Notice also that if we replace $x$ by $-x-7$, we end up having \(\displaystyle f(-x-7)=-f(x)\). This means $(x, y)$ is a solution iff $(-x-7, -y)$ is a solution. Therefore, there are no solution with $x\le -7$. Therefore, for $(x, y)$ to be a solution, we must have $-6 \le x \le -1$.

Checking all possibilities out lead us to the only 4 solutions, and they are $(-2, 6)$, $(-3, 4)$, $(-4, -4)$ and $(-5, -6)$.

 

[Opalg]

Let \(\displaystyle f(x)=x^3+(x+1)^3+(x+2)^3+(x+3)^3+(x+4)^3+(x+5)^3+(x+6)^3+(x+7)^3=8x^3+84x^2+420x+784=y^3\)

$\vdots$

Checking all possibilities out lead us to the only 4 solutions, and they are $(-2, 6)$, $(-3, 4)$, $(-4, -4)$ and $(-5, -6)$.

Notice that if you put $x=-3$ in the formula for $f(x)$ then it becomes $(-3)^3 + (-2)^3 + (-1)^3 + 0^3 + 1^3 + 2^3 + 3^3 + 4^3$. All the negative terms cancel with positive terms and you are just left with $4^3$.

If you put $x=-2$ then you get $f(-2) = (-2)^3 + (-1)^3 + 0^3 + 1^3 + 2^3 + 3^3 + 4^3 + 5^3$. Again, the negative terms cancel with some of the positive ones, and the remaining terms illustrate the fact that $3^3 + 4^3 + 5^3 = 6^3.$

The other two solutions for $x$ work in a similar way, except that in these cases the negative terms outweigh the positive ones.

 

[CellCoree]

The equation x^3+(x+1)^3+(x+2)^3+\cdots+(x+7)^3=y^3 represents a Diophantine equation, which is a type of mathematical equation that involves finding integer solutions. In this case, we are looking for solutions in the form of integers for both x and y.

To find all solutions, we can approach this problem using various methods such as brute force, algebraic manipulation, or number theory techniques. One possible method is to start with a specific value for x and find the corresponding value for y, then continue to iterate through different values of x until all solutions have been found.

Another approach is to use number theory techniques, such as the Pythagorean triples method, to find solutions. This method involves finding three integers, a, b, and c, such that a^2+b^2=c^2. In this case, we can rewrite the equation as (x+3)^3+(x+4)^3+(x+5)^3=(x+6)^3, which can be solved using the Pythagorean triples method.
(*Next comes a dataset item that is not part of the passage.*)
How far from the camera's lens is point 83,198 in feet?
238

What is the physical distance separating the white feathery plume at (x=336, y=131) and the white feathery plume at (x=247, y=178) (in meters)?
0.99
It is important to note that this equation has an infinite number of solutions, as there are an infinite number of combinations of integers that can satisfy the equation. Therefore, it is not possible to list all solutions, but rather to provide a method for finding them.

In conclusion, finding solutions to x^3+...+y^3=y^3 in integers requires a systematic approach and may involve various mathematical techniques. It is an interesting problem that can be explored further using different methods and can lead to a deeper understanding of number theory and Diophantine equations.